Ascending chains of finitely generated subgroups

TL;DR

This paper proves that families of finitely generated subgroups in pro-$p$ groups have maximal elements and uses Noetherian induction to reveal new properties of these subgroups, including the behavior of their commensurators and ascending chains.

Contribution

It introduces the use of Noetherian induction in the context of finitely generated subgroups of pro-$p$ groups and establishes new results on the structure of ascending chains and commensurators.

Findings

Families of n-generated subgroups have maximal elements.

The commensurator of a finitely generated subgroup is the largest containing subgroup.

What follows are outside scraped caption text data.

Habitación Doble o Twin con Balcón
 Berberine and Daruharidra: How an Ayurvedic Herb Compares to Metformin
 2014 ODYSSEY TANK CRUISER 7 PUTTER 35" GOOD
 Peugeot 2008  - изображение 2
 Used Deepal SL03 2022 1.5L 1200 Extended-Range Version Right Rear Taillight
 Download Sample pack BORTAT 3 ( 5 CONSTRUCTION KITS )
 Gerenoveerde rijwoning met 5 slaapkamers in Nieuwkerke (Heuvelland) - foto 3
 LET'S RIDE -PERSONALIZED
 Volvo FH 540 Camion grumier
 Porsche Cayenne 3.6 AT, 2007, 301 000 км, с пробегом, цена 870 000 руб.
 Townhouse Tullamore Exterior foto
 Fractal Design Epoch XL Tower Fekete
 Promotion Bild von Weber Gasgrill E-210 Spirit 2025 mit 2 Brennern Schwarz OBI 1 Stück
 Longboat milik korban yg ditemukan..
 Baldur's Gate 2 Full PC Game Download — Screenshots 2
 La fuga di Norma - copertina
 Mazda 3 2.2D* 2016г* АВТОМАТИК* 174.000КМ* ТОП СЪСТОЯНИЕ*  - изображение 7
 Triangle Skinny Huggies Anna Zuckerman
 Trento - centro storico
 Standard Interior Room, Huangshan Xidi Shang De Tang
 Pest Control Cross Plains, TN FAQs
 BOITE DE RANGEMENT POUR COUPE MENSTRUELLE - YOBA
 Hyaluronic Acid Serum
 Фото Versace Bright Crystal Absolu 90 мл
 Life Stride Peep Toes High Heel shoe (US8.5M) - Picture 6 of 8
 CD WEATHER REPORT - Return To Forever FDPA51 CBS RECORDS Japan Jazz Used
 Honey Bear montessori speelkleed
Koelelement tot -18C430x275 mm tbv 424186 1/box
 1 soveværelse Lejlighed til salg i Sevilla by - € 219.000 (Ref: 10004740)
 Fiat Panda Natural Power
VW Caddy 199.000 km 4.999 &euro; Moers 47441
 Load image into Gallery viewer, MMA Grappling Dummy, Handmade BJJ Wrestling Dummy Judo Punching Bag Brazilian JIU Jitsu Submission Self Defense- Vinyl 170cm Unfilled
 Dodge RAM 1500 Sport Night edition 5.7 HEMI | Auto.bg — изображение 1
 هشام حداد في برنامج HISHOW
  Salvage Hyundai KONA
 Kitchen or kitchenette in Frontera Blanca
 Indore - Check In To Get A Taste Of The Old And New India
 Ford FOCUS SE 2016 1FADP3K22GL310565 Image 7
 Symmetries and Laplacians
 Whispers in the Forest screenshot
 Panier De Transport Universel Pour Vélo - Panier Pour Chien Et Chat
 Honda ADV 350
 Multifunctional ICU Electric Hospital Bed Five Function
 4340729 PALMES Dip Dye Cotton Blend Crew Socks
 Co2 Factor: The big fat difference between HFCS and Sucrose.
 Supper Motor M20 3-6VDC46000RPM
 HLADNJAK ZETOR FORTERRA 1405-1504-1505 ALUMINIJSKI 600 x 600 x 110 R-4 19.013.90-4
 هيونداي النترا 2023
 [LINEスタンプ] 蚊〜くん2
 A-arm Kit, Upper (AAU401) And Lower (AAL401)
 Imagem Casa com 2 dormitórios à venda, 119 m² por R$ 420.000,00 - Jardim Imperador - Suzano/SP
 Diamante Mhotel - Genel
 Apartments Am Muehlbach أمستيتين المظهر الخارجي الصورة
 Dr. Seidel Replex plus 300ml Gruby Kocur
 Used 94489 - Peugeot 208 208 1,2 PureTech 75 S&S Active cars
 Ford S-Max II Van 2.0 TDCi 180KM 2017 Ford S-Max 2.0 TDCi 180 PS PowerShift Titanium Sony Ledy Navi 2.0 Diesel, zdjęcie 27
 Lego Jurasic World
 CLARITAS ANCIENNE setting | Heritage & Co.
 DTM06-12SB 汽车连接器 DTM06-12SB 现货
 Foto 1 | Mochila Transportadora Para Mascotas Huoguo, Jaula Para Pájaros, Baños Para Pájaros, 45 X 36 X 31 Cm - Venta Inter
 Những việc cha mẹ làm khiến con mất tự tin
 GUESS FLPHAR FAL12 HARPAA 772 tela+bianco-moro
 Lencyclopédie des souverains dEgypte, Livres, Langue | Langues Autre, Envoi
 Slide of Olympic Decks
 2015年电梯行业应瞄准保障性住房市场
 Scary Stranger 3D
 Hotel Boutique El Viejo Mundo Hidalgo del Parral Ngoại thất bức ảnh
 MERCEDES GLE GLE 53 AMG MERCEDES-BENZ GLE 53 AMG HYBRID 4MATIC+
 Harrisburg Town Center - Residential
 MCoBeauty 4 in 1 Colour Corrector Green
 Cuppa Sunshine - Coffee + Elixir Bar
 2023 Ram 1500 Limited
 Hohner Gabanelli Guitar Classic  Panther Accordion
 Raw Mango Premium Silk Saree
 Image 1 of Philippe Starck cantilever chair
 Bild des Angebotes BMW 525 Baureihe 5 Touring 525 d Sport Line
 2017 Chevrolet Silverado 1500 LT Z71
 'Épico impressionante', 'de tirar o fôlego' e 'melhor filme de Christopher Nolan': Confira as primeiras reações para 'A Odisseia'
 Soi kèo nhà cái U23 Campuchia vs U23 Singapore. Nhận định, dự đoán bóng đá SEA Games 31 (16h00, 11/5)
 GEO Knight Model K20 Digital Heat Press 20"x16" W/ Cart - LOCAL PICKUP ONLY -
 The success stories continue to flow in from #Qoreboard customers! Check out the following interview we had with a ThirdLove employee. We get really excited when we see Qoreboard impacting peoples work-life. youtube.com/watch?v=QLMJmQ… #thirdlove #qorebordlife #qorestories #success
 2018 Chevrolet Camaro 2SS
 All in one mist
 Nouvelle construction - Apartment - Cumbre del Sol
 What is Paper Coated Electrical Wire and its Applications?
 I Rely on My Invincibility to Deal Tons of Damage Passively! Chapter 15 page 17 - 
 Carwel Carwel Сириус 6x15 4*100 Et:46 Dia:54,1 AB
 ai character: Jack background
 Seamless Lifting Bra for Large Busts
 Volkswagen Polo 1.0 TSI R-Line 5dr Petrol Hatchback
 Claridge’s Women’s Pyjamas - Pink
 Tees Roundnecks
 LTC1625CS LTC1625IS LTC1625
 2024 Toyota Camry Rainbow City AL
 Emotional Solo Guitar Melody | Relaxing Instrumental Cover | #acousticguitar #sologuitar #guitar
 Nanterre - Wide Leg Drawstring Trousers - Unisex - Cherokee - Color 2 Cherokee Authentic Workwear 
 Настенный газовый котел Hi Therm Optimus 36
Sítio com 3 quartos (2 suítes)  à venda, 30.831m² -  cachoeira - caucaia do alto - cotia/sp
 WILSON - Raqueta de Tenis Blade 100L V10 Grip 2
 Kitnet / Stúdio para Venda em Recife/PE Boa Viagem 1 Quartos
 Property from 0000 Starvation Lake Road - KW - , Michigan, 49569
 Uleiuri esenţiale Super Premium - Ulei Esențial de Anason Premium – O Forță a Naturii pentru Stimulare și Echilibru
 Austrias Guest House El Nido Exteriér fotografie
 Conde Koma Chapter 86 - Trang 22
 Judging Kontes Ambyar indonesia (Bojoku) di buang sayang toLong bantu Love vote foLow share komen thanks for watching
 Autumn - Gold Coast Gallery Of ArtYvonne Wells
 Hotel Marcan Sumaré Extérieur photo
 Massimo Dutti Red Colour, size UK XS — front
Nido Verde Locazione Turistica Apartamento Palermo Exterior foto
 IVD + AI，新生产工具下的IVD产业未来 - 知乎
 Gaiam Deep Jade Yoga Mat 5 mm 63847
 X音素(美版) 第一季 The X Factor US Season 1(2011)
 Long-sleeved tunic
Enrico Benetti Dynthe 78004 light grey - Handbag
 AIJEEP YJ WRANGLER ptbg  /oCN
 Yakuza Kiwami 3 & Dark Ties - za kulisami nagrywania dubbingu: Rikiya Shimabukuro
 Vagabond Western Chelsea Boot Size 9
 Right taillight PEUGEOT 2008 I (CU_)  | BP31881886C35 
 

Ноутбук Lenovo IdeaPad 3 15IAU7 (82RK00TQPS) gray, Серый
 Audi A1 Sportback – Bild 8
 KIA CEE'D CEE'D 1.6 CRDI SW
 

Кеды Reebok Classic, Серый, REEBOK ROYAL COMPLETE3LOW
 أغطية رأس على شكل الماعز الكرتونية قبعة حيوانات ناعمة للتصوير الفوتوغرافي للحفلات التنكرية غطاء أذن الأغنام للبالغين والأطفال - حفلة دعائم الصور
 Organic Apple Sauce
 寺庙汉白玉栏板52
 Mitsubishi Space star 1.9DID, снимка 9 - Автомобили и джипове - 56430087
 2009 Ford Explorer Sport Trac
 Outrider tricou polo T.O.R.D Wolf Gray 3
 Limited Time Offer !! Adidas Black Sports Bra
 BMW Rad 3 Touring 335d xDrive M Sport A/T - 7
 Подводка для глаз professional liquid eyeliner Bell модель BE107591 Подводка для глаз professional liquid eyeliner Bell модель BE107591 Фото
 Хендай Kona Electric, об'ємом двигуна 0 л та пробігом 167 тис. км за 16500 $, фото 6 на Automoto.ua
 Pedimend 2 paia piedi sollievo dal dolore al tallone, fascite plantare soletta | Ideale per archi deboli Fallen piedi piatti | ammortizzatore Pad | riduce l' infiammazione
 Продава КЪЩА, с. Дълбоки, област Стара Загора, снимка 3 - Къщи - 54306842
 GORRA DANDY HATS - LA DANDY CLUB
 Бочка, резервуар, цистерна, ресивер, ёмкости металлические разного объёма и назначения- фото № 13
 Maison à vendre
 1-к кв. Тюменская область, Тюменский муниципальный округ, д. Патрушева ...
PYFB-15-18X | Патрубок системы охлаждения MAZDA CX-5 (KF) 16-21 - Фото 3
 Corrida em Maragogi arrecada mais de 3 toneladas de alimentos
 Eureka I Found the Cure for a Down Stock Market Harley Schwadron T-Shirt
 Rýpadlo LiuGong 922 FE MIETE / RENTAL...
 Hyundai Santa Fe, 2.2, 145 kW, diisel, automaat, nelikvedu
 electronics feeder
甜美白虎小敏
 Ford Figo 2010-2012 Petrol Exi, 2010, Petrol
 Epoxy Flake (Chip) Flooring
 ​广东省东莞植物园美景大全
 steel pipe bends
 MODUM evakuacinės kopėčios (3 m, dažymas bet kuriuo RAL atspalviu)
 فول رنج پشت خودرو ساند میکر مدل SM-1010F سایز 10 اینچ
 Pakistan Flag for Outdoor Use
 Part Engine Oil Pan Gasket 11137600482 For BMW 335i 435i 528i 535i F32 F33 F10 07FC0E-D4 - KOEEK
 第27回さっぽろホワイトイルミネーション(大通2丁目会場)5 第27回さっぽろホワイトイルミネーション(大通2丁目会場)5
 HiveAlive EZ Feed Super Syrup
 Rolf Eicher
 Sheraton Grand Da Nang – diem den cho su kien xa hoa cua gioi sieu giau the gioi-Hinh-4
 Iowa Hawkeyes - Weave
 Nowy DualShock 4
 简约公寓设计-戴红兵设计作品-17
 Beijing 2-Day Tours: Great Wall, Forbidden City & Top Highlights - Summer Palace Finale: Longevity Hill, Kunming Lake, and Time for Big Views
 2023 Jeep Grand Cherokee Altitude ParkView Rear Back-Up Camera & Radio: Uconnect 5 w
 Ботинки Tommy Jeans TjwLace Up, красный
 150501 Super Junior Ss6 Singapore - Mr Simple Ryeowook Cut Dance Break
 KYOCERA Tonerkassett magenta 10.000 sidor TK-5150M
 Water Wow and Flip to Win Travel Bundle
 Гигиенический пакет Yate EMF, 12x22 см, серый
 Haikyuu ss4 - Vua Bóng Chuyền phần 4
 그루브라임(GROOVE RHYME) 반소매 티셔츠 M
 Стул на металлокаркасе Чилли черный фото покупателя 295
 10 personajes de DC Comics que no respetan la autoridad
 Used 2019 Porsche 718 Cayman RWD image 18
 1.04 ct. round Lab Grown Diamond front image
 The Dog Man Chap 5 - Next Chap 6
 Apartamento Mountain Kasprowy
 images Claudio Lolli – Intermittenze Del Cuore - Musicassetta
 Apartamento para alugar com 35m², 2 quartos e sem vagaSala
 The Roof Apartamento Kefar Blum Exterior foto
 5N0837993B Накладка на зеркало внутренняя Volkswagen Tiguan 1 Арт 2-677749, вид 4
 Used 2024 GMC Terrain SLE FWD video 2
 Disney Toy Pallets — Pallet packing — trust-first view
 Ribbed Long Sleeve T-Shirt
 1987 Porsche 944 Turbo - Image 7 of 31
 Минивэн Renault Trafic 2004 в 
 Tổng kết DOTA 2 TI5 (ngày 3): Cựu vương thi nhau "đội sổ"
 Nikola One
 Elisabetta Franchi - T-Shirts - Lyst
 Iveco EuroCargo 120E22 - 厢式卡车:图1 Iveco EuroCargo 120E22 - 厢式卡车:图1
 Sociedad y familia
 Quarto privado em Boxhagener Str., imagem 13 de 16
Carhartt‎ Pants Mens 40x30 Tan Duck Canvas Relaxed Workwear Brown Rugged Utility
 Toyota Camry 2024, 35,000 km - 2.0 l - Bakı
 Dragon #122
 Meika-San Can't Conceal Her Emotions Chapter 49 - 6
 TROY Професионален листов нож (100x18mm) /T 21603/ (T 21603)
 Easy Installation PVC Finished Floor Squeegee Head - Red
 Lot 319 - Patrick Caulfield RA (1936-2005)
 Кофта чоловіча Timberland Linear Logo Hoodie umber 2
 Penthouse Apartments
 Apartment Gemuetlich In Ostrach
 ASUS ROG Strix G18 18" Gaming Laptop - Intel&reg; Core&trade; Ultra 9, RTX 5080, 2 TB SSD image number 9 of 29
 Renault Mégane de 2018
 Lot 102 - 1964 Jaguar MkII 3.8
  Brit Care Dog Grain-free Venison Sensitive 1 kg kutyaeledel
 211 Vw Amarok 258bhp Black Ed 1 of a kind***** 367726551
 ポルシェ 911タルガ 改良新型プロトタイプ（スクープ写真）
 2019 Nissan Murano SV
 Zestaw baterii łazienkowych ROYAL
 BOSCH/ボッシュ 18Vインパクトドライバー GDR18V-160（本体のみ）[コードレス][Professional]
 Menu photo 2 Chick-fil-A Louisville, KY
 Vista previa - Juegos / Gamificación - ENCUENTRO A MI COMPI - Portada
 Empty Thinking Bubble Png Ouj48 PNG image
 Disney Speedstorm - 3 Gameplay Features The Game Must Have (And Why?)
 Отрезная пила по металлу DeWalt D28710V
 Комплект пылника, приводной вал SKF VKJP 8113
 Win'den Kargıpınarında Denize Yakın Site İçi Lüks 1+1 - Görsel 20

Ascending chains of n-generated subgroups in limit groups terminate.

Abstract

We show that a nonempty family of $n$-generated subgroups of a pro-$p$ group has a maximal element. This suggests that 'Noetherian Induction' can be used to discover new features of finitely generated subgroups of pro-$p$ groups. To demonstrate this, we show that in various pro-$p$ groups $\Gamma$ (e.g. free pro-$p$ groups, nonsolvable Demushkin groups) the commensurator of a finitely generated subgroup $H \neq 1$ is the greatest subgroup of $\Gamma$ containing $H$ as an open subgroup. We also show that an ascending sequence of $n$-generated subgroups of a limit group must terminate (this extends the analogous result for free groups proved by Takahasi, Higman, and Kapovich-Myasnikov).